Au cours de l’histoire, j’ai rencontré des personnages masculins tyranniques, des guerriers, un prêtre corrompu ainsi qu’un sultan. Tous ne supportent pas l’opposition, et encore moins des rébellions féminines. Ils occupent absolument toutes les sphères du pouvoir, le sultan domine son peuple, le prêtre domine la religion, le père domine sa famille…etc. Je n’ai pas pu m’empêcher de réprimer des gestes de dégoût devant les actions qu’ils accomplissent pour asseoir leur autorité, c’est d’autant plus choquant car je sais que ces gestes ont eu lieu sans reconnaissance historique et à de multiples reprises. 

Les trois femmes que j’ai suivie au cours de ma lecture ont mené une bataille pour acquérir plus de liberté. Je les ai suivies dans leurs actions, dans le milieu où elles choisissent de vivre pour être libre. Seulement, à chaque fois les dirigeants de la société les rattrapent, ils les brûlent, les utilisent, les enferment. Leurs volontés sont tournées en folies qui se heurtent au « bon-sens », à une morale façonnée par les hommes et pour les hommes. En tant que lectrice, je ne peux que me sentir concernée par leurs sorts. Il en ressort une forme de colère contre le sexe masculin.

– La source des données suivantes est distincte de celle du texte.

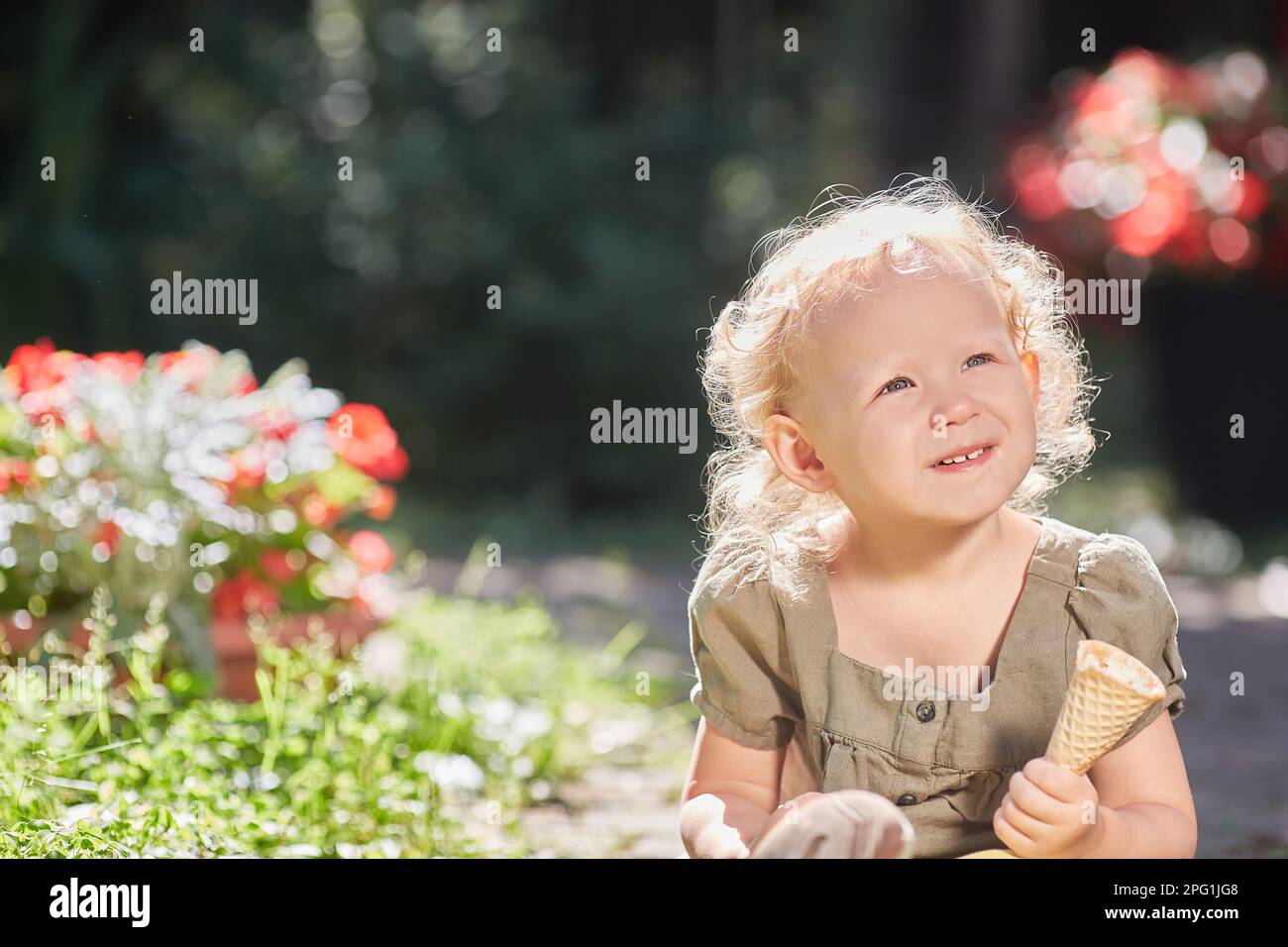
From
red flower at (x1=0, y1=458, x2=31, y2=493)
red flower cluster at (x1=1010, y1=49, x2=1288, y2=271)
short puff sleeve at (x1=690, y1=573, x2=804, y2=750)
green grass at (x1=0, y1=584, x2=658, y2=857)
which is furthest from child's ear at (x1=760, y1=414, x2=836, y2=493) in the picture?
red flower cluster at (x1=1010, y1=49, x2=1288, y2=271)

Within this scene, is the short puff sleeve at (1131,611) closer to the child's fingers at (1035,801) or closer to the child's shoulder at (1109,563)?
the child's shoulder at (1109,563)

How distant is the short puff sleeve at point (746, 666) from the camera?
198 centimetres

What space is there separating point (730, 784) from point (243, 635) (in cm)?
154

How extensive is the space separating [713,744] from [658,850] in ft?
Result: 2.18

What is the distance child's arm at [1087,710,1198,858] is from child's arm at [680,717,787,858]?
1.38 feet

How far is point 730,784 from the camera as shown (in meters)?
2.01

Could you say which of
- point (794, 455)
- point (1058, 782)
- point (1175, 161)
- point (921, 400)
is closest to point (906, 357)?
point (921, 400)

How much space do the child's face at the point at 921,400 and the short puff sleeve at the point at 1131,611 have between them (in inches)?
6.7

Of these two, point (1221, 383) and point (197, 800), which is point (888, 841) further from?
point (1221, 383)

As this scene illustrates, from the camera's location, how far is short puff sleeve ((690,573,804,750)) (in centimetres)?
198

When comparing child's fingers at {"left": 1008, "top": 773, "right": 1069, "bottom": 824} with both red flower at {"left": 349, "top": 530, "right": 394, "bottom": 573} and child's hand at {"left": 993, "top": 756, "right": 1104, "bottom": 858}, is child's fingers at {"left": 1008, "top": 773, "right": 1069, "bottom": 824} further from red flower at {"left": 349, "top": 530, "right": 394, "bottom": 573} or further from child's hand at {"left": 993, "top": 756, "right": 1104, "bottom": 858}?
red flower at {"left": 349, "top": 530, "right": 394, "bottom": 573}

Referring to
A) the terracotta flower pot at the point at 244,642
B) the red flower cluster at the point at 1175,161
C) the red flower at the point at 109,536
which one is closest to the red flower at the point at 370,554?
the terracotta flower pot at the point at 244,642

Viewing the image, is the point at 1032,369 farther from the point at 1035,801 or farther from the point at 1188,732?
the point at 1188,732

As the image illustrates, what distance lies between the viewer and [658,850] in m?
2.61
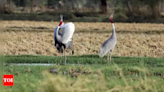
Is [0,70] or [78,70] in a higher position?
[0,70]

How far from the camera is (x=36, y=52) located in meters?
16.2

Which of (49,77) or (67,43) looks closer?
(49,77)

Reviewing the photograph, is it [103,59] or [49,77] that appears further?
[103,59]

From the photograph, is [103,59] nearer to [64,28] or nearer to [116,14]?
[64,28]

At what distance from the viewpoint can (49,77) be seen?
697cm

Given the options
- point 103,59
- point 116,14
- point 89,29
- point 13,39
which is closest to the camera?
point 103,59

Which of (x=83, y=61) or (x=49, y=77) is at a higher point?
(x=49, y=77)

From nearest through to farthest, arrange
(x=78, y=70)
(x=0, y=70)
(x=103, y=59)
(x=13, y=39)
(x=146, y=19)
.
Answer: (x=0, y=70) < (x=78, y=70) < (x=103, y=59) < (x=13, y=39) < (x=146, y=19)

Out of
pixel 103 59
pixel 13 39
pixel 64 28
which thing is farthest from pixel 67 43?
pixel 13 39

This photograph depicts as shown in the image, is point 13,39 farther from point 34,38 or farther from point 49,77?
point 49,77

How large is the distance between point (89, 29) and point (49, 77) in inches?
698

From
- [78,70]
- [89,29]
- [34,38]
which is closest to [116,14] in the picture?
[89,29]

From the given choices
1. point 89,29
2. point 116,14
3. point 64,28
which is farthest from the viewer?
point 116,14

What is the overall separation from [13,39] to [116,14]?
17.9 meters
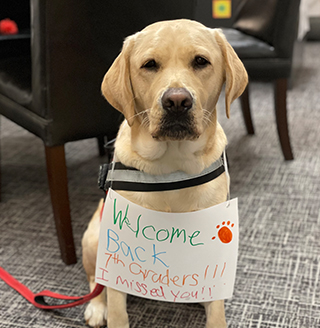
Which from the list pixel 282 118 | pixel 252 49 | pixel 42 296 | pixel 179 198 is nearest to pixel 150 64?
pixel 179 198

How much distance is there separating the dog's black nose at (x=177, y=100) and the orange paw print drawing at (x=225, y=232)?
31cm

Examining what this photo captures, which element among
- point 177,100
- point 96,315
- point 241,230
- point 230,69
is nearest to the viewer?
point 177,100

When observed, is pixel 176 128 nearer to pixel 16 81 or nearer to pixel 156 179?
pixel 156 179

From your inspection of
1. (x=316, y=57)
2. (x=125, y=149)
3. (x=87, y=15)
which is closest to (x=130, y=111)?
(x=125, y=149)

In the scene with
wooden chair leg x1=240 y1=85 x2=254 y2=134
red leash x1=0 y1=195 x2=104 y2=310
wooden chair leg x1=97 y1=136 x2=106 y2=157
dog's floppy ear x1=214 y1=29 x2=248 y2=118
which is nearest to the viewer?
dog's floppy ear x1=214 y1=29 x2=248 y2=118

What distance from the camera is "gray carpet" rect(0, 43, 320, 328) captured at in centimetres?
124

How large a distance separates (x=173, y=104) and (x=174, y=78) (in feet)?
0.20

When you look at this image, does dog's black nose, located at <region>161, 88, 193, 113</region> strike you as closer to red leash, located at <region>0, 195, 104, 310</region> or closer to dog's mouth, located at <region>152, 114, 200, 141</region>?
dog's mouth, located at <region>152, 114, 200, 141</region>

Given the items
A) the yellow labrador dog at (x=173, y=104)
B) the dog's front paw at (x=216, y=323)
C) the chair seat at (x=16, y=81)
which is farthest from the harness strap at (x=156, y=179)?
the chair seat at (x=16, y=81)

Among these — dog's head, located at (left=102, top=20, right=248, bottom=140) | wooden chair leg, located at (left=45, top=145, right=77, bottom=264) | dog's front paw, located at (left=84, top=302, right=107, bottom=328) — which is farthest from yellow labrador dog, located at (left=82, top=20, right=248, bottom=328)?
wooden chair leg, located at (left=45, top=145, right=77, bottom=264)

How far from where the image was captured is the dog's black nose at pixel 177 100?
3.00ft

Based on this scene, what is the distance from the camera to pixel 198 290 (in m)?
1.09

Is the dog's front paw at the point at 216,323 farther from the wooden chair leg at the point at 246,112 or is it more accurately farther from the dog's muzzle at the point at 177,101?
the wooden chair leg at the point at 246,112

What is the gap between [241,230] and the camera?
5.29 ft
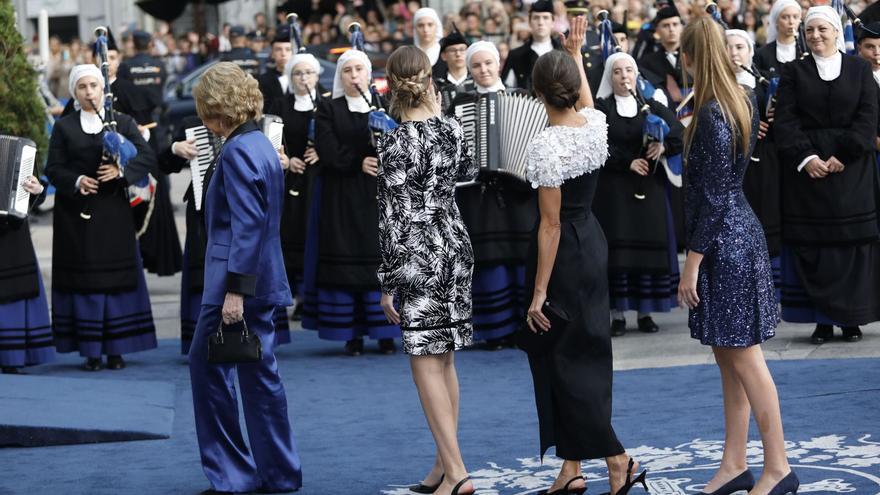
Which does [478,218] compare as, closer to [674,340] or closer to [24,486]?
[674,340]

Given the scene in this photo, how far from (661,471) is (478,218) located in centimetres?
356

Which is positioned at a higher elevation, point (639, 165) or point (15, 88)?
point (15, 88)

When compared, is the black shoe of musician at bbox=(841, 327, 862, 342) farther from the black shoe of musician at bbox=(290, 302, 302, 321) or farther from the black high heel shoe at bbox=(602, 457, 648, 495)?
the black shoe of musician at bbox=(290, 302, 302, 321)

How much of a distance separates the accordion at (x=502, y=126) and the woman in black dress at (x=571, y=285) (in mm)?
2985

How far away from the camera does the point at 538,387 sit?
6.07 m

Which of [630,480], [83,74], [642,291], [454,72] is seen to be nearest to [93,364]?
[83,74]

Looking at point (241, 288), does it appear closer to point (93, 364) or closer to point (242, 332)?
point (242, 332)

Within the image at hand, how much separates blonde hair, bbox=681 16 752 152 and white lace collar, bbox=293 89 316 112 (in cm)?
514

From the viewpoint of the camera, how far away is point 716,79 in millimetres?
5773

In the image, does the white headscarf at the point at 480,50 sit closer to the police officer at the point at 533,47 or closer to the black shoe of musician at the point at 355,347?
the police officer at the point at 533,47

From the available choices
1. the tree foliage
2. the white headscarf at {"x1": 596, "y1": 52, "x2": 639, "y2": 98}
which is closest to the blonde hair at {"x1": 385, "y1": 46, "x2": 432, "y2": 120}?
the white headscarf at {"x1": 596, "y1": 52, "x2": 639, "y2": 98}

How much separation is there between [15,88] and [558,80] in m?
5.18

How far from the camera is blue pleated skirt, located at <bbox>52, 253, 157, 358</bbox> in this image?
968 centimetres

Ensuite, j’ai réfléchi à Isabelle Garreau. Au début de l’oeuvre, une présentation mentionne sa spécialisation de l’époque médiévale. J’ai pris du recul sur le récit pour tenter de comprendre ce qu’elle souhaitait obtenir en présentant un récit qui semble assez manichéen dans son opposition entre les femmes persécutées et les hommes conquérants. Ces figures historiques ont existé et existent encore, mais la réalité historique concrète est faite de bien plus de nuances. Si Isabelle Garreau souhaitait faire un récit véridique, il me semble qu’elle n’aurait pas procédé de cette façon. J’ai donc pensé que le genre du roman, et donc la possibilité de la fiction, était pour elle le seul genre capable de faire passer son message, de nous transmettre ces voix féminines oubliées dans les tumultes de l’Histoire.

La couverture du roman nous prouve d’ailleurs que la femme est le seul sujet qui importe véritablement. La figure féminine occupe le milieu du roman et semble nous regarder fixement. Sa tête est entourée par une auréole, ce qui lui confère une certaine forme de souveraineté qu’aucun homme ne vient troubler. Les éditions Dalva, qui éditent cet ouvrage, ont également la particularité de n’éditer que des femmes. L’ensemble de ces éléments du péritexte semblent confirmer que la femme se situe au cœudu récit.

«Mais la discussion…avait achever de la persuader que cette beauté barbare avait sa propre personnalité, une force intrinsèque quasiment miraculeuse.» p. 114 

C’est dans cette optique-là que j’ai songé à la signification du titre. J’ai été troublé par le rôle que joue la fameuse « dent dure » qui se transmet à travers les siècles. Comme la citation ci-dessus le prouve, je lui ai prêté dès le départ une volonté propre. Elle semble cristalliser tous les espoirs de ces humains persécutés pour leur sexe qui se la transmette plus ou moins consciemment. Cette dent fait basculer le récit réaliste vers une œuvre plus proche du conte, elle permet en un sens l’avènement de la fiction qui régit la vie des protagonistes. 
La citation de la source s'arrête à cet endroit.